# ABS Motor Seems to be Shorted to Ground, Help Needed



## Tanner Frisby (May 13, 2014)

Hello All,
As the title says, the black cylinder sticking off the aluminum ABS block (which I assume to be a motor of some sort, pardon my ignorance) seems to be shorted to ground. When the battery is plugged in the ABS vibrates and hums. 










The red shows voltages. The two large ports on the left both show 12V on the plug. The two large ports on the right are open and the wires coming off of them are orange (assumedly ground, especially since they terminate to an eyelet which I assume is for bolting to the frame). All of the smaller ports register zero volts unless otherwise noted on the diagram. I'm assuming the 0V ports go mainly to wheel speed sensors, but I couldn't find a pin out for my ABS unit. 




The pins that plug into the "yellow" ports on the actual ABS unit have continuity (shown by 41 ohms resistance). This is my best guess as to the problem. But I wouldn't rule anything out. When the plug is connected, the yellow ground port shows full 12.5V and sparks against the frame.

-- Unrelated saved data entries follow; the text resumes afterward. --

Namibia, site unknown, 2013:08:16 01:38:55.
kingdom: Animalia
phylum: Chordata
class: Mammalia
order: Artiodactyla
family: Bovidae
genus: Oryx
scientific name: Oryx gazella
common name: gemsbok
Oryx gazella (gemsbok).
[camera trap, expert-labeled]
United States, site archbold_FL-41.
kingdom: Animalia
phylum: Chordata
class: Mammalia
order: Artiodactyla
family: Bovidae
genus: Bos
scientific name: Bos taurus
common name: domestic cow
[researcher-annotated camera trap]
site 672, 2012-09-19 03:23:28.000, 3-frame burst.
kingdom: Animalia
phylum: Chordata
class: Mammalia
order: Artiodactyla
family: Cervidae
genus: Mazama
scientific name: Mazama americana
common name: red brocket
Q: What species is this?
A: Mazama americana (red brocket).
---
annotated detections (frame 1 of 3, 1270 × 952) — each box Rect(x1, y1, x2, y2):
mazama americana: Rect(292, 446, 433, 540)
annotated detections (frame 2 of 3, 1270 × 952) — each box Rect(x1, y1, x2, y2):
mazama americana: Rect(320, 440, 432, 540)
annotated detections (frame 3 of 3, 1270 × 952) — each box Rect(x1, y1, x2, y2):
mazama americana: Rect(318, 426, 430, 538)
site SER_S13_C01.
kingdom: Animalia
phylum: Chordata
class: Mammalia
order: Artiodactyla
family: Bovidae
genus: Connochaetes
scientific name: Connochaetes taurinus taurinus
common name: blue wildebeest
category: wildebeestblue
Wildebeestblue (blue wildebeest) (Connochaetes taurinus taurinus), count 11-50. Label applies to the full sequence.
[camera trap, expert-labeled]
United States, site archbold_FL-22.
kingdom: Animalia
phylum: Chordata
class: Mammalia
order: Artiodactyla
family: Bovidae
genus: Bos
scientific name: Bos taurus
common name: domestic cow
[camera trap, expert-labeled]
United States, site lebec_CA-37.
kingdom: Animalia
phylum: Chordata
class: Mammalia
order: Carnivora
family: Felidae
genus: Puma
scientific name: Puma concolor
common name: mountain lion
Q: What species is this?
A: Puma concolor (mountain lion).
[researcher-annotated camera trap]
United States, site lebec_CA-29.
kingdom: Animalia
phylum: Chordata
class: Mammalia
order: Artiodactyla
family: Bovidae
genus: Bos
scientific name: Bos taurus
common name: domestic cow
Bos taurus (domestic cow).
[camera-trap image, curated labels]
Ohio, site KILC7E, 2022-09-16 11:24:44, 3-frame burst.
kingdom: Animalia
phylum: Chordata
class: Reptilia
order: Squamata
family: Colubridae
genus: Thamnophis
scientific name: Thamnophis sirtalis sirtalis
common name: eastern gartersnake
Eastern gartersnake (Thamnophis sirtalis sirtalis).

The other "ground" showed something along the lines of 4.5V and didn't spark against the frame. 

The unit has quite a back story and is currently spliced into a Frankenstein (mostly) Jetta mk4.

I apologize if this issue has been addressed previously, I'm not familiar enough with the terminology to find past threads on this issue.

All help is appreciated,
Tanner Frisby


----------